Un itinéraire complexe via la Guyane
Selon les enquêteurs, le réseau utilisait un itinéraire détourné : les migrants syriens, souvent originaires de zones de conflit, étaient d'abord acheminés vers la Guyane française, territoire d'outre-mer situé en Amérique du Sud. De là, ils transitaient par l'aéroport de Cayenne avant de rejoindre la France hexagonale, puis d'autres pays européens. Ce mode opératoire permettait d'éviter les contrôles aux frontières extérieures de l'espace Schengen.
Les investigations, qui ont duré plusieurs mois, ont permis d'identifier un réseau structuré, basé dans le département des Vosges. Les passeurs présumés auraient facturé entre 5 000 et 10 000 euros par personne pour ce voyage clandestin. Au total, une cinquantaine de Syriens auraient été transportés de cette manière entre 2023 et 2025.
Des interpellations simultanées
L'opération de démantèlement s'est déroulée le 1er juillet 2026, avec le concours de la BRI (Brigade de recherche et d'intervention) de Nancy. Les sept suspects, âgés de 25 à 50 ans, ont été appréhendés à leur domicile dans les Vosges. Parmi eux figurent plusieurs membres d'une même famille, soupçonnés d'être les organisateurs du trafic. Le parquet d'Épinal a précisé que les gardes à vue étaient toujours en cours et que les investigations se poursuivaient pour identifier d'éventuels complices.
Un phénomène en hausse
Ce démantèlement illustre l'adaptation des réseaux de passeurs aux contrôles renforcés aux frontières européennes.
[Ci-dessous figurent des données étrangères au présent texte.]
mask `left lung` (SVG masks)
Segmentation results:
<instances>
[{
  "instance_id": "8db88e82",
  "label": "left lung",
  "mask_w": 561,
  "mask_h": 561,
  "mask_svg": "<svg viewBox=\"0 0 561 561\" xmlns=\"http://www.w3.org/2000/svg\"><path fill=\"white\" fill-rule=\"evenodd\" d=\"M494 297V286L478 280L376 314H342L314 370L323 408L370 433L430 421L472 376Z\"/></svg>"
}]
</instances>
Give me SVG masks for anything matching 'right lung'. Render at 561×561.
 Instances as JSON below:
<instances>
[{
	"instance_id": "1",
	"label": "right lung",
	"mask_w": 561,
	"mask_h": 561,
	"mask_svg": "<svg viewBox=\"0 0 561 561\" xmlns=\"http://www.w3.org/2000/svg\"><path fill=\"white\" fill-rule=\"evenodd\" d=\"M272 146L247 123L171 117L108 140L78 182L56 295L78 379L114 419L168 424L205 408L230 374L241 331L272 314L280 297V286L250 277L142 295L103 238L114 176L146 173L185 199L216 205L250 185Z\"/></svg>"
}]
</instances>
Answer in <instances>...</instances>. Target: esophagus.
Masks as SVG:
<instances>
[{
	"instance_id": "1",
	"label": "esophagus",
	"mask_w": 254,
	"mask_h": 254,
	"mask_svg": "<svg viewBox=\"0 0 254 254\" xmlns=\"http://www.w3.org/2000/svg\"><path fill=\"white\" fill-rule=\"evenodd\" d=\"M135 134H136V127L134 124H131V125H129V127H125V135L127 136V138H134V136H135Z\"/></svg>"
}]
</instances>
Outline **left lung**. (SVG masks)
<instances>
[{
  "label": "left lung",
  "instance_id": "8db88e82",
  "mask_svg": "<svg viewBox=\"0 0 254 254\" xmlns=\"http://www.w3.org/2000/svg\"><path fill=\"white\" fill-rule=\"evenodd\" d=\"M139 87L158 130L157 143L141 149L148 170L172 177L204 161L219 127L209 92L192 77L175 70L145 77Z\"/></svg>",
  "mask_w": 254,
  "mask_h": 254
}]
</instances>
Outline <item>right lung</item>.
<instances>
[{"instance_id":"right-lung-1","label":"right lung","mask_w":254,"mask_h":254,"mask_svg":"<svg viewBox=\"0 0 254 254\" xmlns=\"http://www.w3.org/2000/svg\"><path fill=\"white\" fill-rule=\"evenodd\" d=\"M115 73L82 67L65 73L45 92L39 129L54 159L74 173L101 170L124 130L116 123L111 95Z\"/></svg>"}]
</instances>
L'utilisation de la Guyane comme porte d'entrée vers l'Europe est une tendance observée depuis plusieurs années, comme l'a souligné le procureur de la République d'Épinal, Frédéric Nahon : « La Guyane, en raison de sa situation géographique et de son statut de territoire français, est devenue une plaque tournante pour l'immigration clandestine en provenance du Moyen-Orient. »
Selon les données de l'OLTIM, le nombre de Syriens interceptés en Guyane a augmenté de 30 % en 2025 par rapport à l'année précédente. Les autorités françaises ont renforcé les contrôles à l'aéroport de Cayenne, mais les réseaux continuent d'adapter leurs méthodes.
Conséquences judiciaires
Les sept suspects seront présentés à un juge d'instruction dans les prochains jours, et devraient être mis en examen pour aide à l'entrée et au séjour irréguliers en bande organisée, association de malfaiteurs et blanchiment d'argent. Ils encourent jusqu'à 20 ans de prison et 1,5 million d'euros d'amende. L'enquête devra également déterminer si le réseau avait des ramifications dans d'autres pays, notamment au Suriname et au Brésil, pays limitrophes de la Guyane.
Les migrants syriens qui ont transité par ce réseau ont été placés dans des centres de rétention administrative ou ont demandé l'asile, selon leur situation. Certains pourraient être entendus comme témoins dans le cadre de l'enquête.